Phenotypic Flexibility as Key Mechanism in Nutrition-Related Health
27 Oct 2015 --- Could we create a new generation of useful biomarkers by measuring how we adapt to changing metabolic environments? That was amongst the questions addressed by six speakers during the session on “Phenotypic Flexibility as a Key Mechanism in Nutrition-Related Health” at the 12th European Nutrition Conference FENS 2015 in Berlin.
The session was organized by ILSI Europe for the European Commission-funded project NutriTech “Application of New Technologies and Methods in Nutrition Research – The Example of Phenotypic Flexibility”. It aimed to introduce the concept of “Phenotypic Flexibility”, defined as the interplay of all relevant processes underlying metabolic adaptations (e.g. response to changes in diet or physical activity).
Dr Lydia Afman, molecular nutritionist at Wageningen University, The Netherlands, opened the session by introducing the NutriTech project and the design of its 12-week human intervention study. “NutriTech moves beyond the state-of-the-art by challenging metabolic and inflammatory homeostasis and applying the integrated technologies to assess the underlying and related cell biological and genetic mechanisms and multiple physiological processes of adaptation,” she said.
The role of classical biochemical markers in the evaluation of Phenotypic Flexibility was presented by Dr. Yoana Kiselova-Kaneva, biochemist at Medical University of Varna, Bulgaria. The impact of a reduction of 20% in caloric intake on classical biochemical and oxidative stress parameters, as well as the body’s response to glucose and mixed meal challenge tests was discussed. Calorie restriction resulted in altered phenotypic plasticity in overweight subjects as indicated by variations in lipid profile in response to the nutritional challenges and specifically long-term effects on the metabolic phenotype of healthy subjects were established. Overall, it was found the restriction significantly improved the biochemical parameters in healthy overweight individuals.
Dr. Jarlei Fiamoncini, post-doctoral fellow at Technical University of Munich, Germany answered the question ‘Are acylcarnitines in plasma markers of Phenotypic Flexibility?’ As markers of inherited metabolic disorders, plasma acylcarnitines responded quickly to the oral glucose tolerance test of the NutriTech intervention, and indicated the individual differences in glucose clearance found between volunteers. Acylcarnitines provided promising insights into the efficiency of insulin to suppress lipolysis, as well as fatty acid and amino acid oxidation. “Being products of fatty acid and amino acid degradation, acylcarnitines are optimal candidates to investigate the particularities of individual phenotypes.”, Dr. Fiamoncini concluded.
The effect of a long period of energy restriction on whole genome gene expression in human peripheral blood mononuclear cells (PBMCs) during Metabolic Challenge Tests was presented by Ms. Inge van Bussel, PhD student at Wageningen University, The Netherlands. A total number of 1247 microarrays were analysed in order to find a change towards a healthier gene expression profile and to explain how caloric restriction modified the response to metabolic challenges. Ms van Bussel pointed out that “PBMCs are easy accessible from the human body and therefore would make an excellent health-biomarker by using their gene expression changes upon energy restriction. Integration with other parameters may help to understand the impact on individual health.”

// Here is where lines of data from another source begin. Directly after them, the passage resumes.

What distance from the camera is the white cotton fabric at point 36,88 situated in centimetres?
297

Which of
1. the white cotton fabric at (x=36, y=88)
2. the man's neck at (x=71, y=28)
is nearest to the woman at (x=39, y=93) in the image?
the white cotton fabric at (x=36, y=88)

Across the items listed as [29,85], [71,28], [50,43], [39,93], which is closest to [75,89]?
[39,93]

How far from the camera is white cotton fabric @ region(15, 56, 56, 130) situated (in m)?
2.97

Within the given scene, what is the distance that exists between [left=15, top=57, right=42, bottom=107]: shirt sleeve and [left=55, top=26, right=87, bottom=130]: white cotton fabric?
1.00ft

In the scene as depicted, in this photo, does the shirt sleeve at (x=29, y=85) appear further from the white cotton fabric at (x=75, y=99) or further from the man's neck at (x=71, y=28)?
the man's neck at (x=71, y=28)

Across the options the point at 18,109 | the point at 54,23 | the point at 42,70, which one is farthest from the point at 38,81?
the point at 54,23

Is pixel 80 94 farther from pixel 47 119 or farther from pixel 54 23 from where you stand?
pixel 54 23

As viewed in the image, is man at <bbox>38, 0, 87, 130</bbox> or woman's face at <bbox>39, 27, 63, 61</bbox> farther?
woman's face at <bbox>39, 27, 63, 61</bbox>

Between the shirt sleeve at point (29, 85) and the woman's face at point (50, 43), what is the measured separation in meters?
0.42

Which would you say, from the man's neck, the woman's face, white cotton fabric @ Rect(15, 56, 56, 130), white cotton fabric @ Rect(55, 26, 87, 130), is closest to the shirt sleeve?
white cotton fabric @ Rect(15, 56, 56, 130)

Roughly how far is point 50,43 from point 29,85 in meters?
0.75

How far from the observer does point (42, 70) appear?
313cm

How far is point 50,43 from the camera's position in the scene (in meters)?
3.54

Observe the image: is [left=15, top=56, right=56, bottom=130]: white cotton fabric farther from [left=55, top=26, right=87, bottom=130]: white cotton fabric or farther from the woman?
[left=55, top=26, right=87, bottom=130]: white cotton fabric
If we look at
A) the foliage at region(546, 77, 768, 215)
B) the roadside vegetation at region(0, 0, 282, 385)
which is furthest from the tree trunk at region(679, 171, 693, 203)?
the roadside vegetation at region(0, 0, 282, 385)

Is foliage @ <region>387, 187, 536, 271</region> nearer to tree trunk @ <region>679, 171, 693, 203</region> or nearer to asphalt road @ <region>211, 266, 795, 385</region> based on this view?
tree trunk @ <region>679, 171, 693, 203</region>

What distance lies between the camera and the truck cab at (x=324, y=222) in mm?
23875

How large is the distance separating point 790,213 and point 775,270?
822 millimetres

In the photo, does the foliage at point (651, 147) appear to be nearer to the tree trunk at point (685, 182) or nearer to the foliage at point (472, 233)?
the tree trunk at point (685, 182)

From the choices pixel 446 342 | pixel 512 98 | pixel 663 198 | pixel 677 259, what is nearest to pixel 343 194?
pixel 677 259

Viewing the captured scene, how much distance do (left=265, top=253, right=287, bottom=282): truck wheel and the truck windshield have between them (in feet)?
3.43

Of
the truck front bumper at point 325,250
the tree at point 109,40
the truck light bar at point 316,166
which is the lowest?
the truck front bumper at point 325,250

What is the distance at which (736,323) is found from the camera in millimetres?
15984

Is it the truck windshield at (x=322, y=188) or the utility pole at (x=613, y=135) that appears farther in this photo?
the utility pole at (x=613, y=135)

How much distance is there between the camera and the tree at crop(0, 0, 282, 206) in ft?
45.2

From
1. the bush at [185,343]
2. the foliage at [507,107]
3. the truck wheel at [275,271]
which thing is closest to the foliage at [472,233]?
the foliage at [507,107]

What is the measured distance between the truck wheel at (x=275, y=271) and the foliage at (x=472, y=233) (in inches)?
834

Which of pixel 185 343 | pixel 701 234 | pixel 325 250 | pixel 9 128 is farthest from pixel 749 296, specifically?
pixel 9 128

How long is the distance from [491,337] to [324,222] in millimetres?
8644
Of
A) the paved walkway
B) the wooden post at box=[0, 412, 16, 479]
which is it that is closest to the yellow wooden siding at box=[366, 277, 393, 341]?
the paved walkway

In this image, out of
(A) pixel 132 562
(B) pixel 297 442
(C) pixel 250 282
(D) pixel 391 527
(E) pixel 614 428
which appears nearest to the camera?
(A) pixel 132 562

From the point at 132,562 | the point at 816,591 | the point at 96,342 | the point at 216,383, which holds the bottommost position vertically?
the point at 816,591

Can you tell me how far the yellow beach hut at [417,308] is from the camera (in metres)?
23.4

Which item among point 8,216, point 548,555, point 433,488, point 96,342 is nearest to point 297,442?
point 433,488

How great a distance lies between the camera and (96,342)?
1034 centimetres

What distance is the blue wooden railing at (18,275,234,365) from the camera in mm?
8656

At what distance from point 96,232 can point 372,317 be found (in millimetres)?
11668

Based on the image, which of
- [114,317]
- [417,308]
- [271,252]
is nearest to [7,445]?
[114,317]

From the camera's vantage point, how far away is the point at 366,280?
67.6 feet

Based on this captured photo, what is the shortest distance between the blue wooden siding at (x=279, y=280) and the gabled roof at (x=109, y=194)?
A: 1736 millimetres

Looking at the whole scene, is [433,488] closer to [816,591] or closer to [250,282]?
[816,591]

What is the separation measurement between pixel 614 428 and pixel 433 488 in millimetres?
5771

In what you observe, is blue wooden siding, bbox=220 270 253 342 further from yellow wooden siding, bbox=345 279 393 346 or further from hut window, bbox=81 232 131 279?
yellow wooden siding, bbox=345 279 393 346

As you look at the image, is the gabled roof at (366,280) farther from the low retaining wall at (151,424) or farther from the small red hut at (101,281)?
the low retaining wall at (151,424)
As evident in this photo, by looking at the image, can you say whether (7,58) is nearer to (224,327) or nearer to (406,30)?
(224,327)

Mr. Andrianos Yiorkas and Mr. Nikman Adli Nor Hashim, PhD students at Imperial College London, United Kingdom, showed their analysis of genetic variation captured by single nucleotide polymorphisms (SNP)-genotyping array and whole exome sequencing. Thirty-three known obesity genes were screened for non-synonymous variants annotated as deleterious. The obtained results suggested that the Genetic Risk Score (GRS) had a relatively higher contribution to Body Mass Index (BMI) in subjects with lower genetic load of deleterious alleles in monogenic obesity genes.